Some evidence suggests that muscle spindles produce signals that influence the establishment of functional central connections (for review, see Chen et al., 2003). One spindle-derived signal that might be responsible for development of sensorimotor connections is neurotrophin-3 (NT3). NT3 induces sensory neuron expression of ER81, a transcription factor that controls the extension of the central sensory projections toward the ventral spinal cord. Indeed, in NT3/Bax double-knock-out mice, in which the neuronal cell death due to NT3 absence is prevented by deleting the proapoptotic protein Bax, the afferent axons do not extend beyond the intermediate spinal cord, a phenotype similar to that of mice lacking ER81 (Arber et al., 2000; Patel et al., 2003). Muscle spindles are either abnormal or absent in both of these mutants.

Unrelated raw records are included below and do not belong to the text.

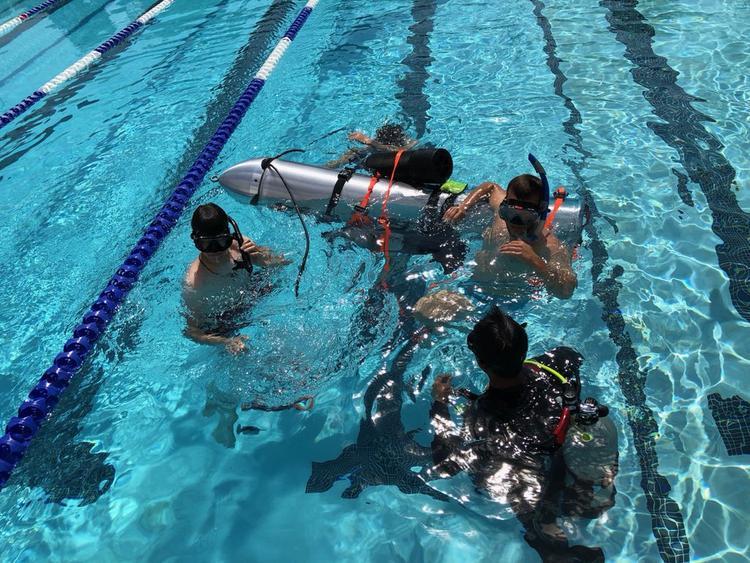 Tàu ngầm cỡ nhỏ của Elon Musk đang trên đường đến giúp giải cứu đội bóng nhí Thái Lan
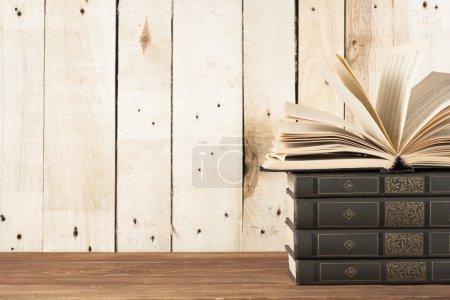 Photo pour Livre ouvert, les livres cartonnés sur table en bois. Contexte de l'éducation. Retour à l'école. Espace copie de texte - image libre de droit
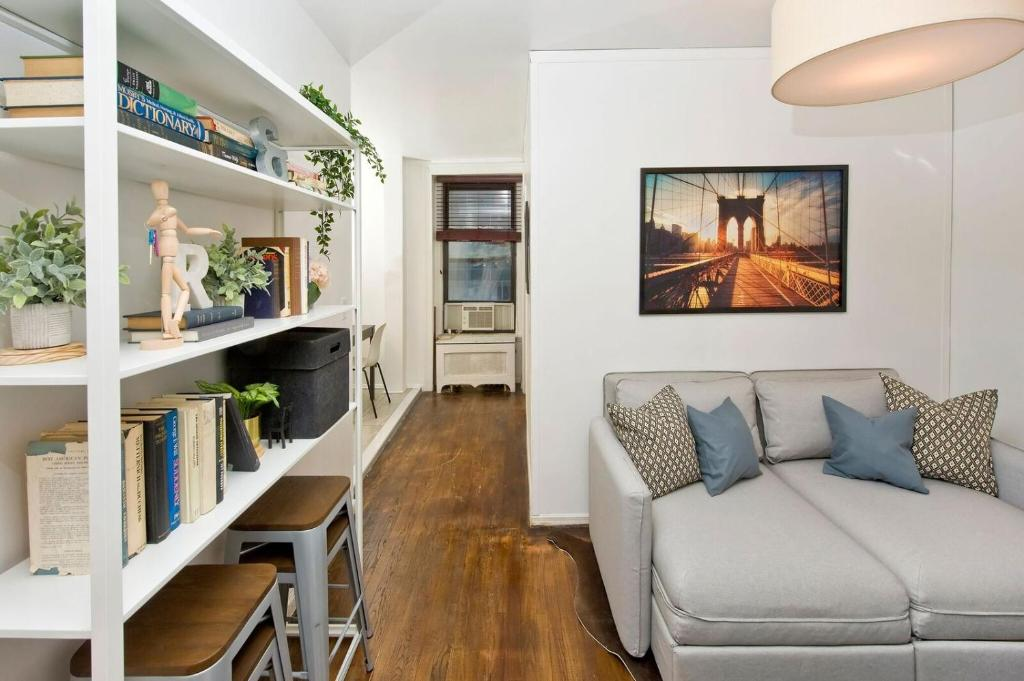 Central Affordable Three Bedroom Apartment, New York ...
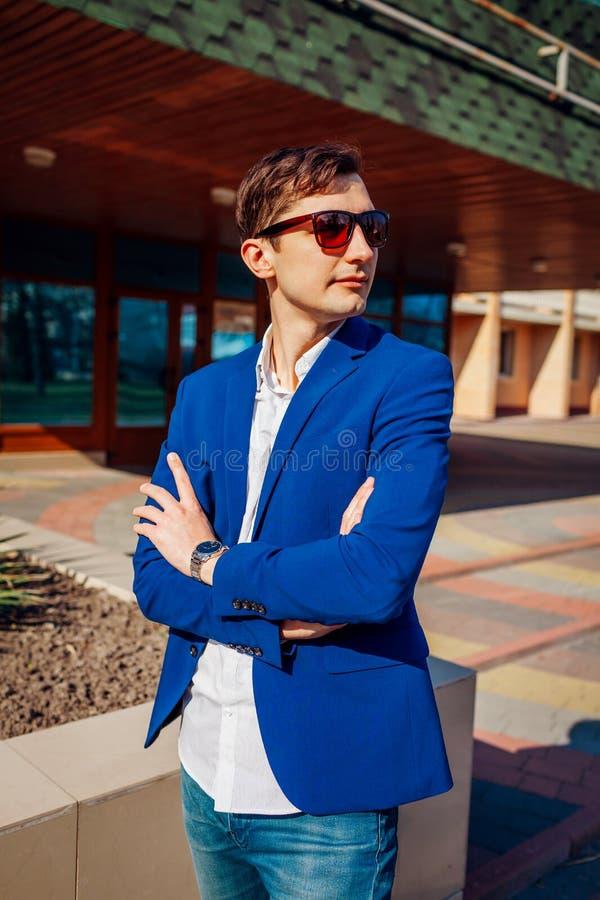 Homem à moda novo que levanta fora Indivíduo considerável que veste a roupa e acessórios clássicos Fôrma da rua fotos de stock
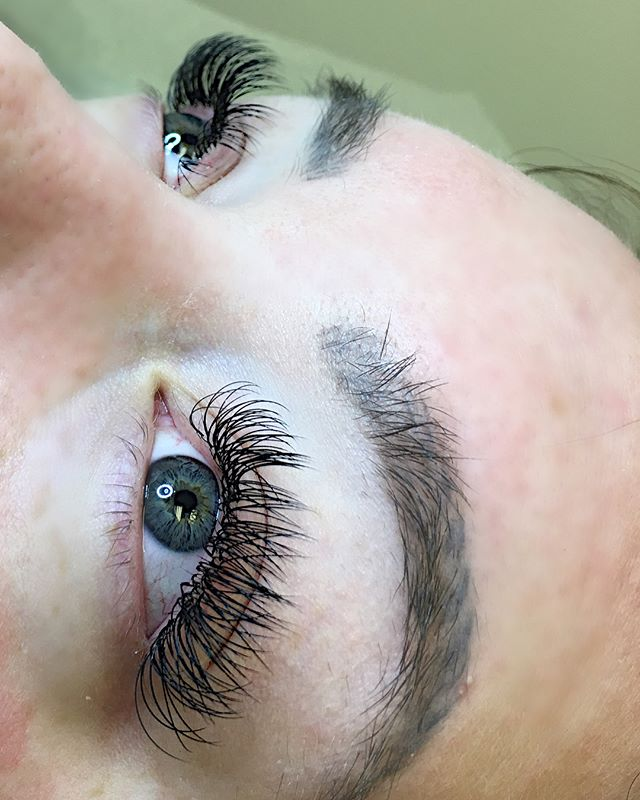 Please be advised that if you get your #lashes done, make sure that your #lash tech truly #cares about the #integrity of your natural #lashes.  If you feel any type of discomfort or pain have them removed ASAP!  Here is an example of a client who came in and she was completely oblivious to how improper her previous #lash application was and how it has damaged some of her own. 💔🤦🏻‍♀️ Scroll right for before and after images.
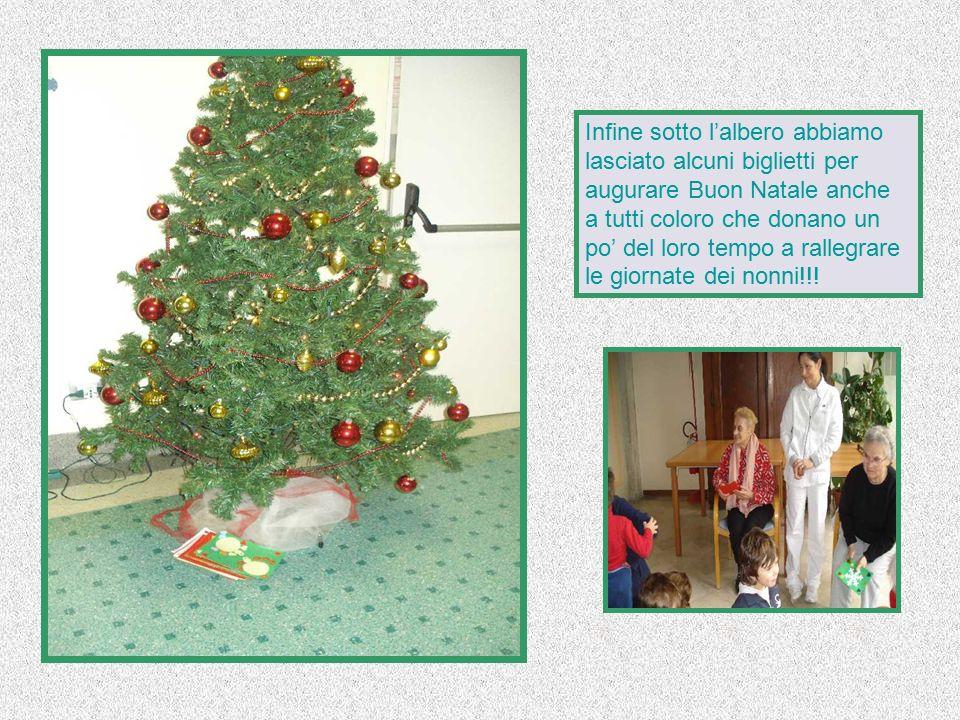 Infine sotto l'albero abbiamo lasciato alcuni biglietti per augurare Buon Natale anche a tutti coloro che donano un po' del loro tempo a rallegrare le giornate dei nonni!!!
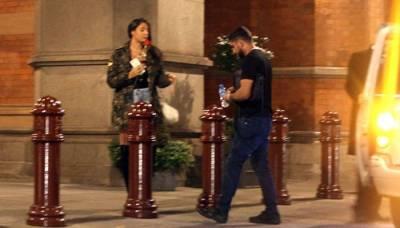 باکسر عامر خان لندن میں لڑکی کے ساتھ سیر سپاٹے کرتے ہوئے پکڑ ے گئے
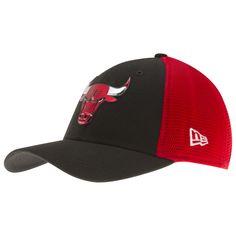a78b14ca430 Chicago Bulls Red and Black Liquid Chrome Logo Flex Fit Hat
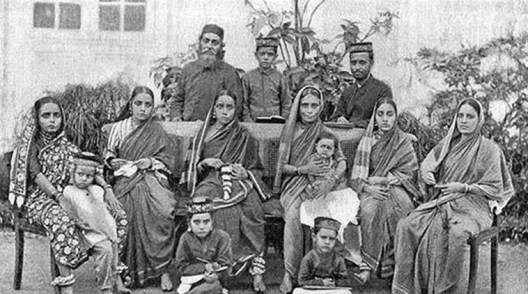 यद्यपि भिन्न, यहूदियों ने पारम्परिक भारतीय परिधान को अपनाने के द्वारा स्वयं को इसमें मिश्रित कर लिया था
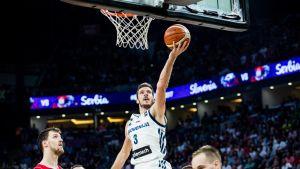 Goran Dragic i EM-finalen mot Serbien.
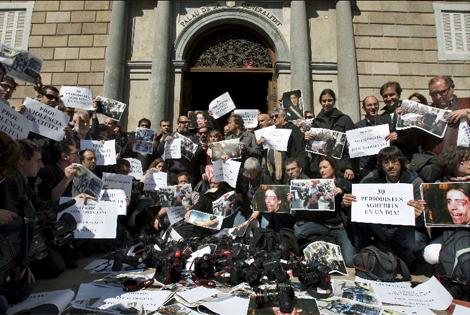 Periodistas protestando por las agresiones frente al Parlament. | Efe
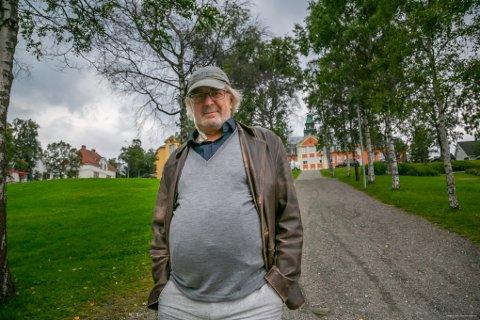 HELT TOPP: - Jeg føler meg helt topp, sier Jan Ditlev Hansen, som for knapt to uker siden ble akutt syk hjemme i Tromsø. I all hast ble han kjørt til sykehuset med hjerneslag og alvorlige hjerterytme-forstyrrelser. Foto: Torgrim Rath Olsen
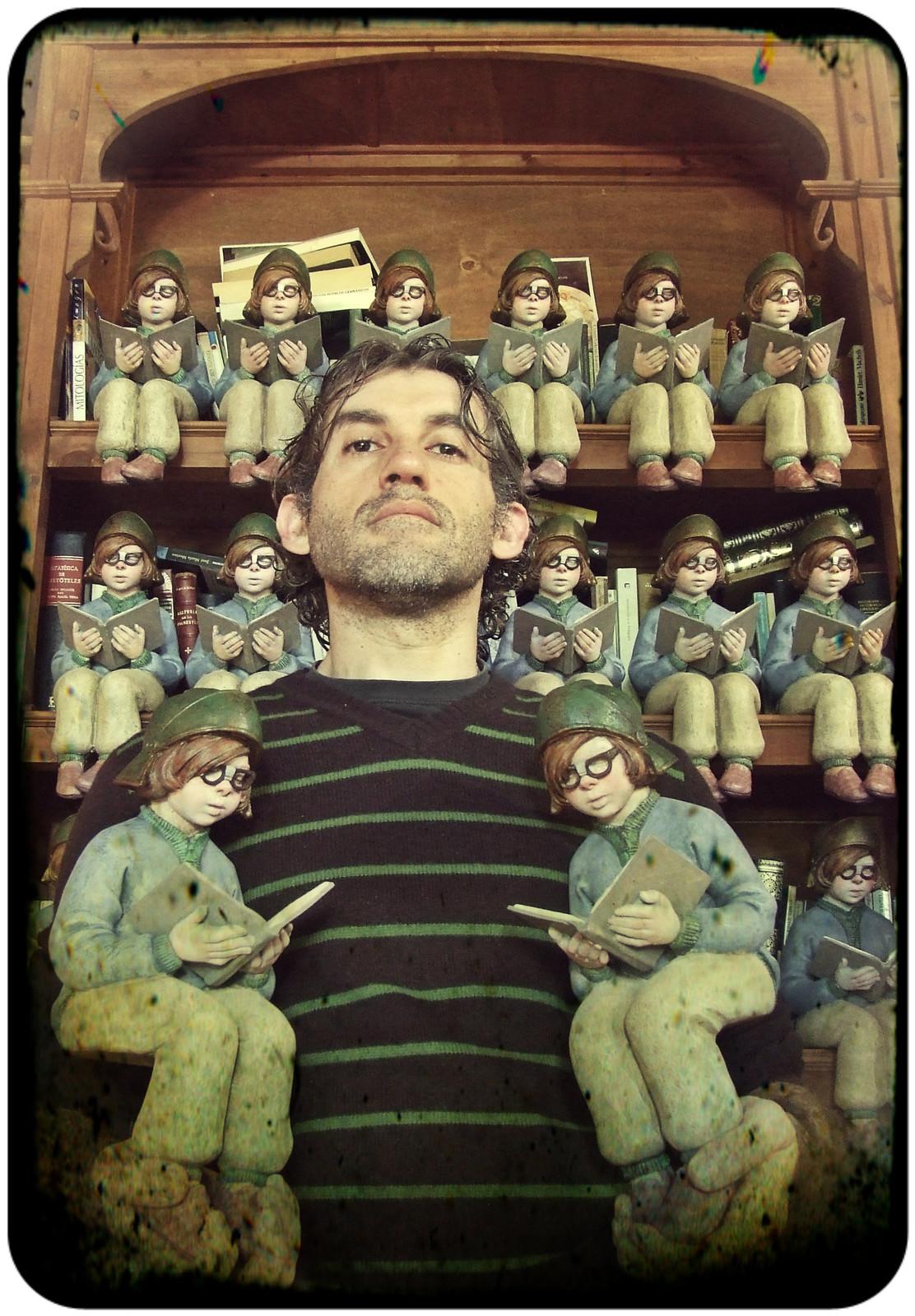 Francesc Grimalt, with his character.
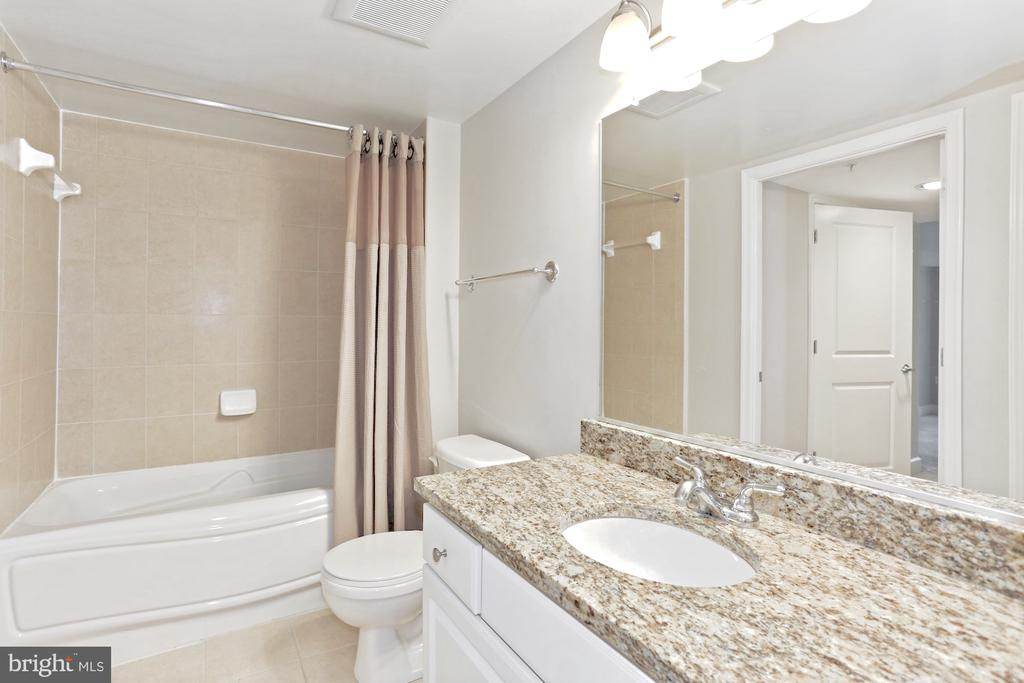 Spacious bathrooms - 11800 SUNSET HILLS RD #311, RESTON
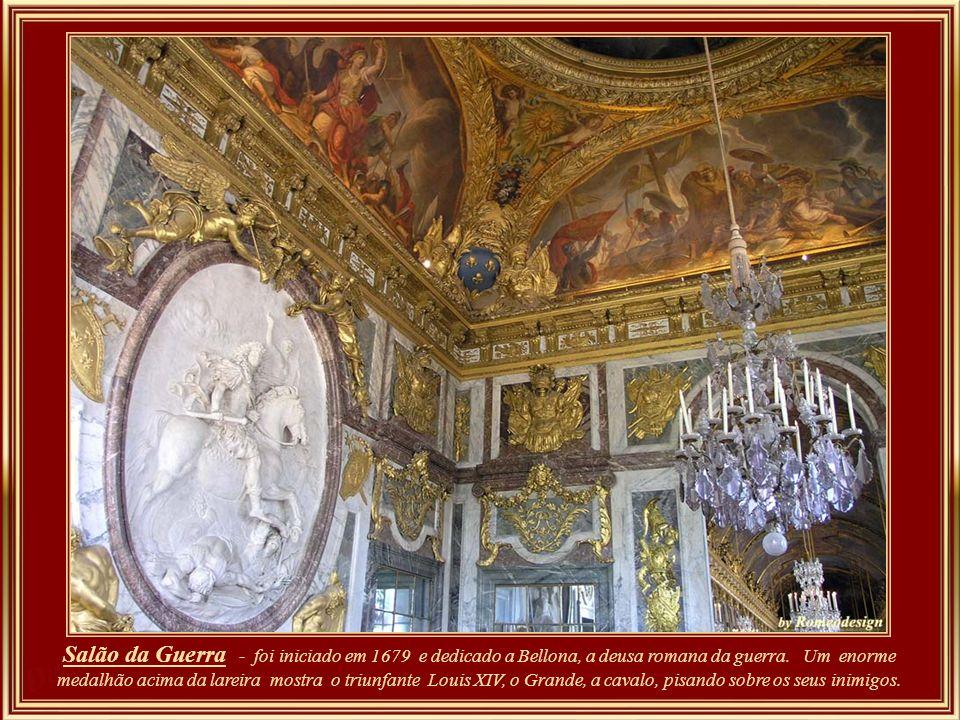 Galeria dos Espelhos - salão com 73m de comprimento, 12,30m de altura, e iluminada por setenta janelas que têm à sua frente espelhos que refletem a vi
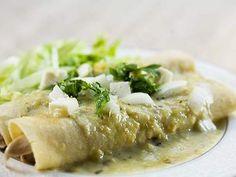 Receta de Enchiladas Suizas Ligeras | Esta es mi versión de las enchiladas suizas tradicionales. Sin grasa y más saludables pero conservando ese delicioso toque de la salsa verde mexicana. ¡Excelentes para una cena familiar! Prometo que les encantarán.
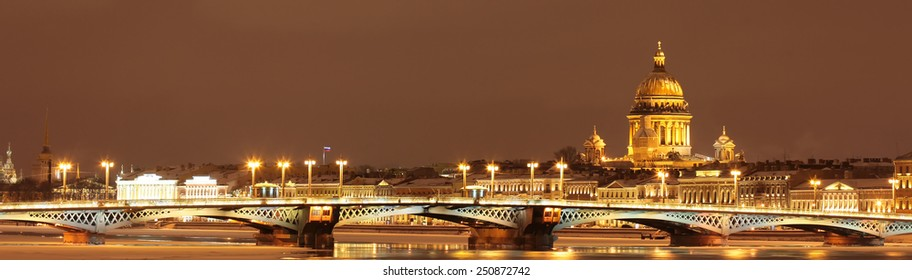 St. Isaac's Cathedral, the Annunciation bridge. Winter city Saint-Petersburg, Russia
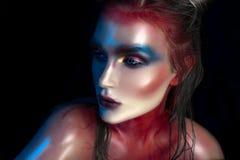 Портрет close-up красотки красивейшей стороны модели женщины с составом волшебного творческого способа пестротканым Картина сторо Стоковое фото RF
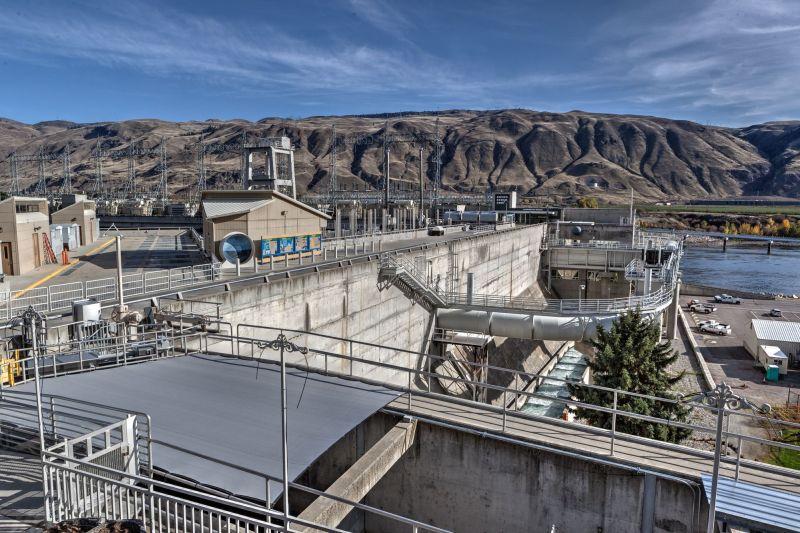 Rocky Reach Dam viem from visitor center terrace
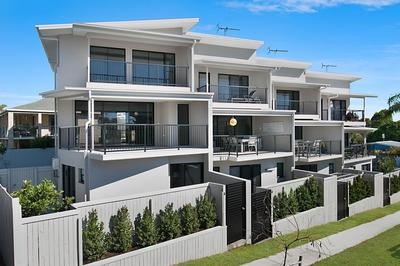 Live across the road from Kingscliff Beach!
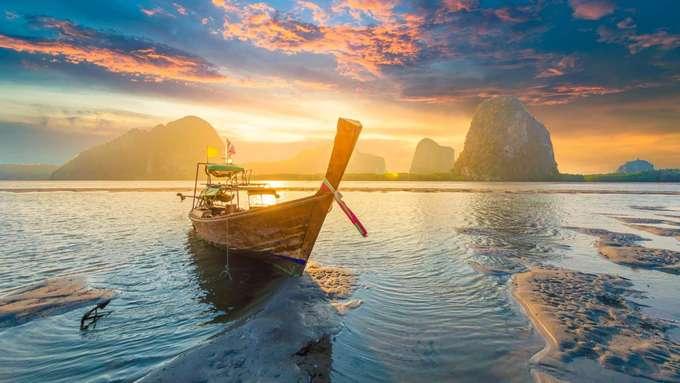 Phuket, Thái Lan  Đảo lớn nhất của Thái Lan là chốn nghỉ mát được khách du lịch ưa thích. Nơi đây được biết đến với nhiều bãi biển đẹp và cuộc sống về đêm nhộn nhịp. Bãi biển Kata, Surin hay mũi Promthep là một số nơi nổi tiếng để bạn bắt được cảnh hoàng hôn ấn tượng.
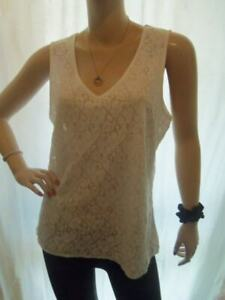 5/8 PREOWNED GORGEOUS WHITE LACE V NECK SLEEVELESS F & F TOP 18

In contrast to these results, central connections appear to project normally to ventral spinal cord in other mouse models, despite severely compromised development of muscle spindles. For example, no gross defects in central projections were observed in Neuregulin 1 knock-out mice, in which muscle spindles were not induced (Hippenmeyer et al., 2002). Similarly, central projections in mice lacking the Neuregulin 1 receptor ErbB2 in muscles appear to project normally to ventral cord, even though muscle spindles in these mice are immature and greatly reduced in number (Leu et al., 2003). On the other hand, the presence of grossly normal Ia afferent projection patterns in the spinal cord does not necessarily mean that sensorimotor connections are functional. Indeed, monosynaptic responses are greatly reduced postnatally in Egr3-null mice, in which central projections extend to ventral spinal cord, but spindles lack NT3 and degenerate after birth (Chen et al., 2002). Peripheral injection of NT3 restores the monosynaptic response in these mice, suggesting that spindle-derived NT3 influences the strength of sensorimotor connections (Chen et al., 2002).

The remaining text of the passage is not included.